= Herbert Vincent Mills =

British socialist activist

Herbert Vincent Mills (1856–1928) was a British socialist activist.

==Early life==
Born in Accrington, Mills undertook an apprenticeship as an engineer, but then trained to become a Unitarian minister. In 1884, he became the minister of the Hamilton Road Chapel in Liverpool, then in 1887 he moved to the Market Place Chapel in Kendal.

==Later life==
He became known across Britain as a radical campaigner for reform of the poor laws, and for resettlement of the land. In 1886, arguing that mechanisation inevitably reduced demand for labour, and by creating unemployment it then reduced the market for goods, in a vicious cycle that could not be solved by existing Poor Law institutions. For Mills, the workhouse encouraged anything but work: on the contrary, he was impressed by 'the extraordinary amount of yawning that goes on' even in the best-managed institutions, by the useless imposition of such tasks as oakum-picking and stone-breaking, and by the disdain with which officials treated the poor. For positive solutions, Mills looked to the independent-minded islanders of St Kilda, and the vagrancy colonies of the Netherlands, concluding that what was required was an “English experiment” in co-operative land settlement. He created the Home Colonisation Society (HCS) in the following year to pursue his ideas.

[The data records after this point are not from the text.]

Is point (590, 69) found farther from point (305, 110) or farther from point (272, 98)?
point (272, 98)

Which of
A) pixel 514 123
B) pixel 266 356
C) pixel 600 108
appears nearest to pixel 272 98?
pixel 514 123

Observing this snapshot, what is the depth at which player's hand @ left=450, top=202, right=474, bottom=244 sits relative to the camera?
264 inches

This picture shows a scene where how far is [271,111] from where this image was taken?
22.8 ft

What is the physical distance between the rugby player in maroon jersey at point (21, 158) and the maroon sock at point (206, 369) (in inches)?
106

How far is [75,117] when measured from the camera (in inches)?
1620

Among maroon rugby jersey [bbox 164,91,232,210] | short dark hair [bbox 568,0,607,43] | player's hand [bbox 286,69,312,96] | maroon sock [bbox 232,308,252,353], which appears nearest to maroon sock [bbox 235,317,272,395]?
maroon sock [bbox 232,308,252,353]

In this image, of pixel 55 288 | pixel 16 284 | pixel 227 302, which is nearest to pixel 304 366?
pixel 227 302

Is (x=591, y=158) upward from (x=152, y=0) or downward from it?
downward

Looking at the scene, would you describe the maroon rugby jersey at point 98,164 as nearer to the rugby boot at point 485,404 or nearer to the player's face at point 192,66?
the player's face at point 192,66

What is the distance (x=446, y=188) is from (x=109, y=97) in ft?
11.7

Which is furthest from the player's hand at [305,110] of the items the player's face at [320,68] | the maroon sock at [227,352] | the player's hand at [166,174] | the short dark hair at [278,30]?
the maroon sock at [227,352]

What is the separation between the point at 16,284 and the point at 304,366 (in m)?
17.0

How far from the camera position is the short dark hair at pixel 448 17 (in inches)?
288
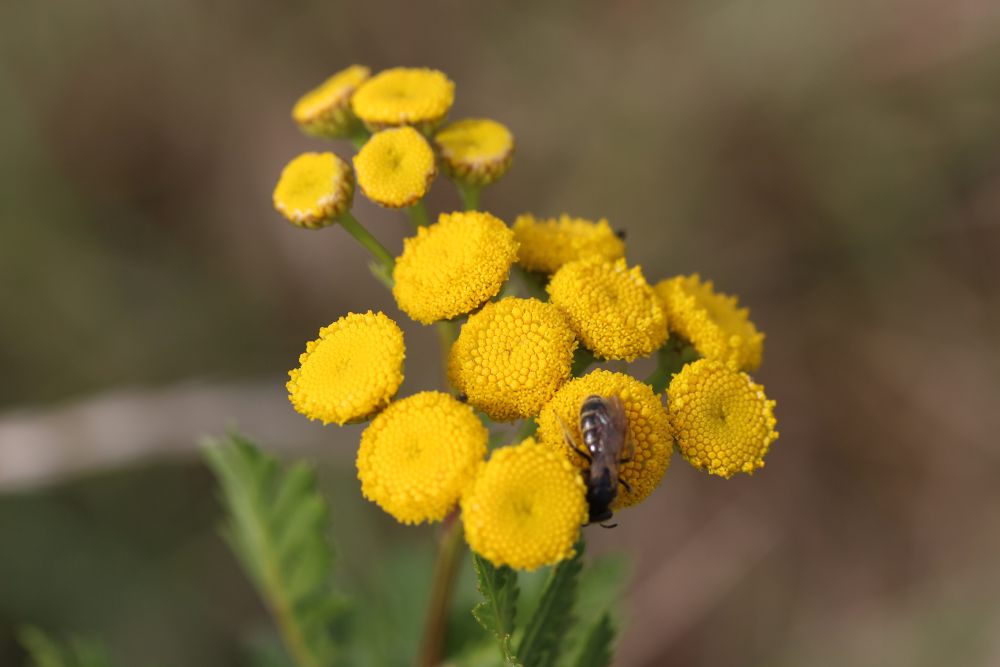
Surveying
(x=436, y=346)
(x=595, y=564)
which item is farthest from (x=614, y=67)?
(x=595, y=564)

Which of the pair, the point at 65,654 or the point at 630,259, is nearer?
the point at 65,654

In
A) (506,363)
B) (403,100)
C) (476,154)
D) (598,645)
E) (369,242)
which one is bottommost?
(598,645)

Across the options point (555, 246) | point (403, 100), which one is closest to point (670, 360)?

Mills was taken seriously enough to be invited to give evidence in 1888 to the House of Lords Select Committee on the Poor Laws, calling on the government to set up a series of land colonies, on which urban workers would learn to live by practicing their skills and trading with one another. In 1892, the HCS bought a small farm at Starnthwaite, near Kendal, and by 1893 some 22 settlers were living and working on the estate. However, some of the colonists disagreed with Mills on the aims and government of the colony, and fourteen were expelled. The dissidents included Dan Irving, later a Labour MP, and the Bristol socialist and feminist Enid Stacey. After further disappointments, Mills abandoned the project, handing over the land in 1900 to the Christian Union for Social Service. For many British socialists, Starnthwaite became a symbol of the impracticability of land settlement for the urban working class.

During the 1890s, Mills also served on Westmorland County Council as a Liberal-Labour representative.